# [Aufgaben]
(1) Gib aus dem Auszug zur SIPOC-Methode den Abschnitt von „Die Anforderungen aus“ bis „für den Erfolg.“ wortgetreu aus.
(2) Beantworte die folgenden Fragen zum Auszug über die SIPOC-Methode.
(a) Was muss für jedes Stück oder jede Menge Produkt, die im Prozess erzeugt wird, exakt reproduzierbar sein?
(b) In welchen Prozessarten ist eine exakte Produktverfolgung laut Auszug ebenfalls entscheidend für den Erfolg?
(c) Was lässt sich aus den Rohstoffeigenschaften und den Prozessbedingungen genau vorhersagen?

# [Auszug]
□ □ □ □ □
Die Anforderungen aus der SIPOC-Methode beinhalten, dass für jedes Stück oder jede Menge Produkt, die im Prozess erzeugt wird, der gesamte Lebenslauf exakt reproduzierbar ist. Für jede analysierte Menge des Produktes muss genau bekannt sein, wann sie wo welchen Prozessbedingungen unterlag und welche Eigenschaften die Rohstoffe haben. Mithin ist eine exakte Produktverfolgung – auch in Batchprozessen und Kontinuierlichen Prozessen entscheidend für den Erfolg.

Ist diese Kausalkette messtechnisch abgebildet und kann mit entsprechenden Rechenmodellen verfolgt werden, bedeutet dies, dass alle Größen, die auf Energieverbrauch, Rohstoffverbrauch, Kosten und Qualität einwirken, auch kausalrichtig gemessen werden. So müssen alle Einflussgrößen den Auswirkungen richtig zugeordnet werden. In diesem Falle lassen sich aus den Rohstoffeigenschaften und den Prozessbedingungen auch Qualität, Ausbeute, Kosten und Durchsatz genau vorhersagen.
□ □ □ □ □
# [Datenteil]
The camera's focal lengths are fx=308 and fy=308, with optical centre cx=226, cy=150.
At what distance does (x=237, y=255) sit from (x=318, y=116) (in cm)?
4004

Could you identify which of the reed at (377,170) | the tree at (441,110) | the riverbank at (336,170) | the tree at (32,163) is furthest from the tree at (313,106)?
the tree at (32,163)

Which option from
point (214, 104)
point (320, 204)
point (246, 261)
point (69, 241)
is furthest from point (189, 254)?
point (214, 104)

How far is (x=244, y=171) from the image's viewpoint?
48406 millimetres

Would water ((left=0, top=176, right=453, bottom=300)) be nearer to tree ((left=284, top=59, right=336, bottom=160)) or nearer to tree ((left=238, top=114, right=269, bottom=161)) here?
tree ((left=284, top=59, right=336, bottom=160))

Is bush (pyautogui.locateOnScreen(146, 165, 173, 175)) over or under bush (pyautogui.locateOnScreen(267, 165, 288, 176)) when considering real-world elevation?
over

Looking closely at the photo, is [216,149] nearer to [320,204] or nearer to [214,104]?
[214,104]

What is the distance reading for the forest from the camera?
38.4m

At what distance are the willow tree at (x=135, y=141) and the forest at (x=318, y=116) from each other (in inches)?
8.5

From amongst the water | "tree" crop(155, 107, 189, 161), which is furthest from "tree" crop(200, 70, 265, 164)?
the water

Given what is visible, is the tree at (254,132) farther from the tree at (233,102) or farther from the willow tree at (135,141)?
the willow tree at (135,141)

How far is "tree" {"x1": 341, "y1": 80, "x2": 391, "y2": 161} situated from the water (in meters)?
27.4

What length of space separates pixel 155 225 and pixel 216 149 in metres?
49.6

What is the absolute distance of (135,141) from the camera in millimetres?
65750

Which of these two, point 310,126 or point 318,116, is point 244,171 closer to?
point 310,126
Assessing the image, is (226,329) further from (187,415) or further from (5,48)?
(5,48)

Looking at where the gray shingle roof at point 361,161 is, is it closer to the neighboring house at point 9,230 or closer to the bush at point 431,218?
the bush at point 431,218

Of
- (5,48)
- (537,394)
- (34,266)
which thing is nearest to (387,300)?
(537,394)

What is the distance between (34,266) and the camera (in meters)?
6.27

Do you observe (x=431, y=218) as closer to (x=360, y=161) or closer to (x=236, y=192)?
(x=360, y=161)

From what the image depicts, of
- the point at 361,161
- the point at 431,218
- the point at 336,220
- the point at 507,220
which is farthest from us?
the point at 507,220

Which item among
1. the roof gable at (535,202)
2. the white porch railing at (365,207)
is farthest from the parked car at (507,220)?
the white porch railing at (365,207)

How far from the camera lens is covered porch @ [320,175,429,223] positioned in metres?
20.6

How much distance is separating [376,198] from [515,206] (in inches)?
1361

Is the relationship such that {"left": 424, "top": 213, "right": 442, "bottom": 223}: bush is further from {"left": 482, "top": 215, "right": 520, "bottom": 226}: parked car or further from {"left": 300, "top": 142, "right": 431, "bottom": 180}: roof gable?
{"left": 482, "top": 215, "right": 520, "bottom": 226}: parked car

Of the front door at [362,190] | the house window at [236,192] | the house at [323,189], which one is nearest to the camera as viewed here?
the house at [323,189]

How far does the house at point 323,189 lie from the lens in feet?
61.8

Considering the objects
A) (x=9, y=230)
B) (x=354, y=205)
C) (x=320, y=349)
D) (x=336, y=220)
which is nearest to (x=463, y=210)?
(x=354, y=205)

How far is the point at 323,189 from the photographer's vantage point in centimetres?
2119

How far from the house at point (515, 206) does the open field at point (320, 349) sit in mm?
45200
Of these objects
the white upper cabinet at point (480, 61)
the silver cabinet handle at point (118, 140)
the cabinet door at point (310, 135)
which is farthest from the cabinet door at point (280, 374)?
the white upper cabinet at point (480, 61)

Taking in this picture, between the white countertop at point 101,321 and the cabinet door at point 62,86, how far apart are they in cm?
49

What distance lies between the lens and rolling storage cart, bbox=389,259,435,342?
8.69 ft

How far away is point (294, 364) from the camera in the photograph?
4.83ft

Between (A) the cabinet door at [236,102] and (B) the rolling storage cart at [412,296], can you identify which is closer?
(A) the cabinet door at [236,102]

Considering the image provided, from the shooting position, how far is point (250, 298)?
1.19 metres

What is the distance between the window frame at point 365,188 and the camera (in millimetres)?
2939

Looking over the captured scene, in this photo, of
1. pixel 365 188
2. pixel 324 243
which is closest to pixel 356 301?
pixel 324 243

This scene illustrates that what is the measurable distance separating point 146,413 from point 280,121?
□ □ □ □ □
# [Lösungen]
(1)
Die Anforderungen aus der SIPOC-Methode beinhalten, dass für jedes Stück oder jede Menge Produkt, die im Prozess erzeugt wird, der gesamte Lebenslauf exakt reproduzierbar ist. Für jede analysierte Menge des Produktes muss genau bekannt sein, wann sie wo welchen Prozessbedingungen unterlag und welche Eigenschaften die Rohstoffe haben. Mithin ist eine exakte Produktverfolgung – auch in Batchprozessen und Kontinuierlichen Prozessen entscheidend für den Erfolg.

(2)
(a) Der gesamte Lebenslauf.
(b) In Batchprozessen und kontinuierlichen Prozessen.
(c) Qualität, Ausbeute, Kosten und Durchsatz.